Lewisburg Middle School might have a school resource officer from the Sheriff's Department in a couple of weeks, according to statements from the sheriff and a county commission vote.
County commissioners voted 15-2 on Monday for an agreement with the School Board to have a deputy serve as an SRO at LMS. The two no votes were against unbudgeted spending. Sessions Court Judge Steve Bowden found a program to help pay for an SRO.
"One deputy has put in for it," Sheriff Norman Dalton said Wednesday when he declined to name the applicant. "I'm going to introduce him to the principal and schools director," Randy Hubbell and Roy Dukes.
The agreement approved by commissioners "has to go back to the school board for ratification," Dalton said, anticipating that on April 11.

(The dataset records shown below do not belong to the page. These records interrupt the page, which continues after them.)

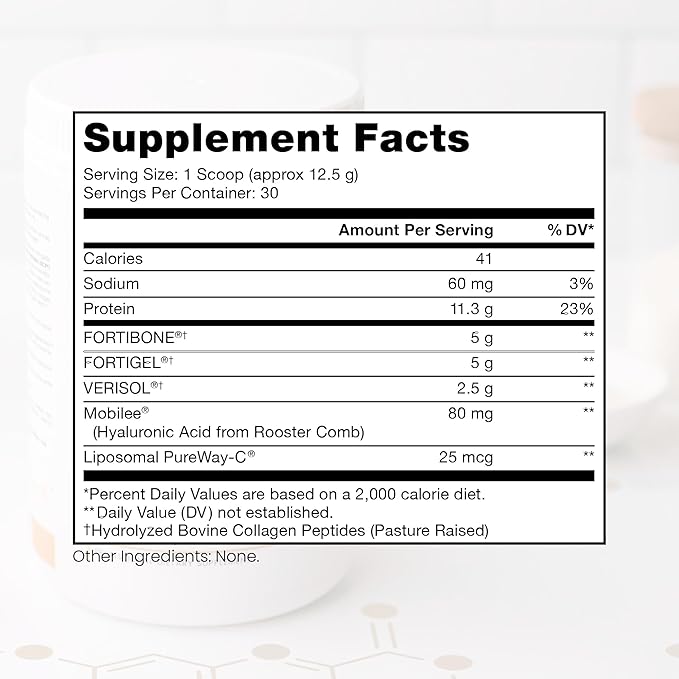 Supplement Facts

Serving Size: 1 Scoop (approx 12.5 g)
Servings Per Container: 30

| | Amount Per Serving | % DV* |
|---|---|---|
| Calories | 41 | |
| Sodium | 60 mg | 3% |
| Protein | 11.3 g | 23% |
| FORTIBONE®† | 5 g | ** |
| FORTIGEL®† | 5 g | ** |
| VERISOL®† | 2.5 g | ** |
| Mobilee® (Hyaluronic Acid from Rooster Comb) | 80 mg | ** |
| Liposomal PureWay-C® | 25 mcg | ** |

*Percent Daily Values are based on a 2,000 calorie diet.
**Daily Value (DV) not established.
†Hydrolyzed Bovine Collagen Peptides (Pasture Raised)

Other Ingredients: None.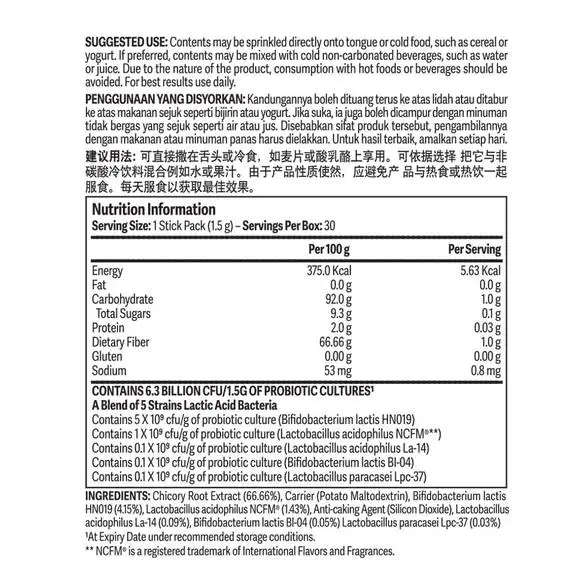 SUGGESTED USE: Contents may be sprinkled directly onto tongue or cold food, such as cereal or yogurt. If preferred, contents may be mixed with cold non-carbonated beverages, such as water or juice. Due to the nature of the product, consumption with hot foods or beverages should be avoided. For best results use daily.

PENGGUNAAN YANG DISYORKAN: Kandungannya boleh dituang terus ke atas lidah atau ditabur ke atas makanan sejuk seperti bijirin atau yogurt. Jika suka, ia juga boleh dicampur dengan minuman tidak bergas yang sejuk seperti air atau jus. Disebabkan sifat produk tersebut, pengambilannya dengan makanan atau minuman panas harus dielakkan. Untuk hasil terbaik, amalkan setiap hari.

建议用法：可直接撒在舌头或冷食，如麦片或酸乳酪上享用。可依据选择 把它与非碳酸冷饮料混合例如水或果汁。由于产品性质使然，应避免产 品与热食或热饮一起服食。每天服食以获取最佳效果。

Nutrition Information
Serving Size: 1 Stick Pack (1.5 g) – Servings Per Box: 30

| | Per 100 g | Per Serving |
|---|---|---|
| Energy | 375.0 Kcal | 5.63 Kcal |
| Fat | 0.0 g | 0.0 g |
| Carbohydrate | 92.0 g | 1.0 g |
| Total Sugars | 9.3 g | 0.1 g |
| Protein | 2.0 g | 0.03 g |
| Dietary Fiber | 66.66 g | 1.0 g |
| Gluten | 0.00 g | 0.00 g |
| Sodium | 53 mg | 0.8 mg |

CONTAINS 6.3 BILLION CFU/1.5G OF PROBIOTIC CULTURES¹
A Blend of 5 Strains Lactic Acid Bacteria
Contains 5 X $10^9$ cfu/g of probiotic culture (Bifidobacterium lactis HN019)
Contains 1 X $10^9$ cfu/g of probiotic culture (Lactobacillus acidophilus NCFM®**)
Contains 0.1 X $10^9$ cfu/g of probiotic culture (Lactobacillus acidophilus La-14)
Contains 0.1 X $10^9$ cfu/g of probiotic culture (Bifidobacterium lactis Bl-04)
Contains 0.1 X $10^9$ cfu/g of probiotic culture (Lactobacillus paracasei Lpc-37)

INGREDIENTS: Chicory Root Extract (66.66%), Carrier (Potato Maltodextrin), Bifidobacterium lactis HN019 (4.15%), Lactobacillus acidophilus NCFM® (1.43%), Anti-caking Agent (Silicon Dioxide), Lactobacillus acidophilus La-14 (0.09%), Bifidobacterium lactis Bl-04 (0.05%) Lactobacillus paracasei Lpc-37 (0.03%)
¹At Expiry Date under recommended storage conditions.
** NCFM® is a registered trademark of International Flavors and Fragrances.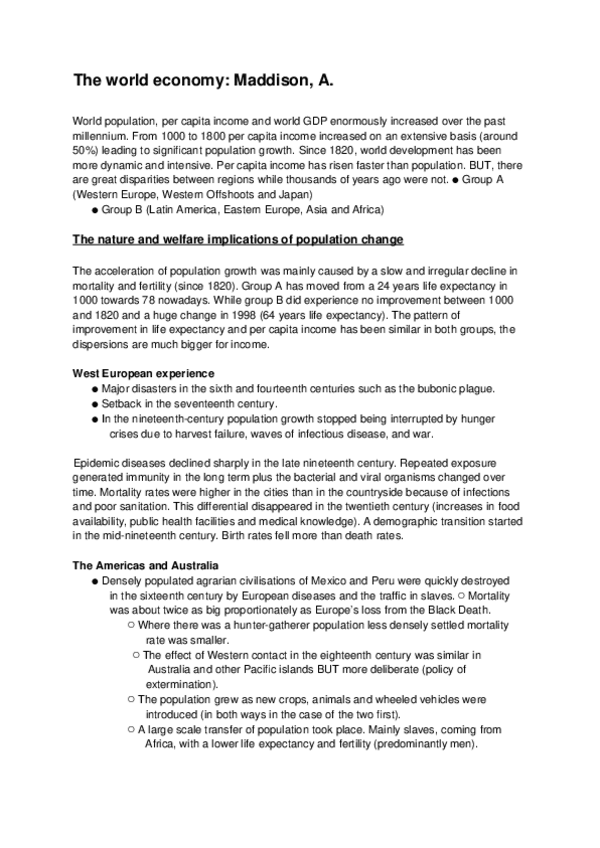 The world economy: Maddison, A.

World population, per capita income and world GDP enormously increased over the past millennium. From 1000 to 1800 per capita income increased on an extensive basis (around 50%) leading to significant population growth. Since 1820, world development has been more dynamic and intensive. Per capita income has risen faster than population. BUT, there are great disparities between regions while thousands of years ago were not. ● Group A (Western Europe, Western Offshoots and Japan)

● Group B (Latin America, Eastern Europe, Asia and Africa)

The nature and welfare implications of population change

The acceleration of population growth was mainly caused by a slow and irregular decline in mortality and fertility (since 1820). Group A has moved from a 24 years life expectancy in 1000 towards 78 nowadays. While group B did experience no improvement between 1000 and 1820 and a huge change in 1998 (64 years life expectancy). The pattern of improvement in life expectancy and per capita income has been similar in both groups, the dispersions are much bigger for income.

West European experience

● Major disasters in the sixth and fourteenth centuries such as the bubonic plague.
● Setback in the seventeenth century.
● In the nineteenth-century population growth stopped being interrupted by hunger crises due to harvest failure, waves of infectious disease, and war.

Epidemic diseases declined sharply in the late nineteenth century. Repeated exposure generated immunity in the long term plus the bacterial and viral organisms changed over time. Mortality rates were higher in the cities than in the countryside because of infections and poor sanitation. This differential disappeared in the twentieth century (increases in food availability, public health facilities and medical knowledge). A demographic transition started in the mid-nineteenth century. Birth rates fell more than death rates.

The Americas and Australia

● Densely populated agrarian civilisations of Mexico and Peru were quickly destroyed in the sixteenth century by European diseases and the traffic in slaves. ○ Mortality was about twice as big proportionately as Europe's loss from the Black Death.
○ Where there was a hunter-gatherer population less densely settled mortality rate was smaller.
○ The effect of Western contact in the eighteenth century was similar in Australia and other Pacific islands BUT more deliberate (policy of extermination).
○ The population grew as new crops, animals and wheeled vehicles were introduced (in both ways in the case of the two first).
○ A large scale transfer of population took place. Mainly slaves, coming from Africa, with a lower life expectancy and fertility (predominantly men).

LMS has been without an SRO since reassignment of its first officer who came to the school through an agreement with Lewisburg city councilmen who authorized a city policeman to work at the school. Given the age of the students and that LMS hosts the alternative school, there's been general agreement among community leaders that the middle school needs an SRO. Lewisburg withdrew financial support because of declining revenue during the recession.
The nine-page agreement between the two county departments notes that the SRO program started in this county on Feb. 1, 1999 with funding from the federal Safe Schools Act of 1998, and that SROs have continued at the Forrest School, Cornersville and Marshall County High schools.
In another program to combat juvenile delinquency, Bowden found $36,850, Dalton told the school board in February. To further the program, Bowden signed an order designating the money to outfit an SRO.
"All the school board has to do is come up with the salary," Dalton said at the time.
The schools director added that he had spoken with county Budget Director Freda Terry and learned that the annual salary and benefits for an officer with eight to 10 years' experience could be about $42,500.
"We have $27,750 in the budget now," Dukes said.
The middle school has been without an SRO this school year.
After the school board asked the sheriff to provide an SRO for LMS, the reply noted that the officer's patrol car, weapons, uniform and other equipment would cost $69,350, plus the first year's pay. That was too much for the school board's budget.
Now, with additional funding and a recognized need -- even though it's at the end of the school year -- it would appear that the officer might be able to start right after approval from the board, as indicated by the sheriff in February.
Much of the agreement specifies technical aspects of the officer's working arrangements such as hours, law enforcement duties, limits in accordance with school policies and standing law. SROs remain employees of the sheriff.
The sheriff, or his designated officer, assigns duties to the SRO who is selected after an interview with the principal, the sheriff and a member of the schools' central office. Together, they make the assignment for the deputy.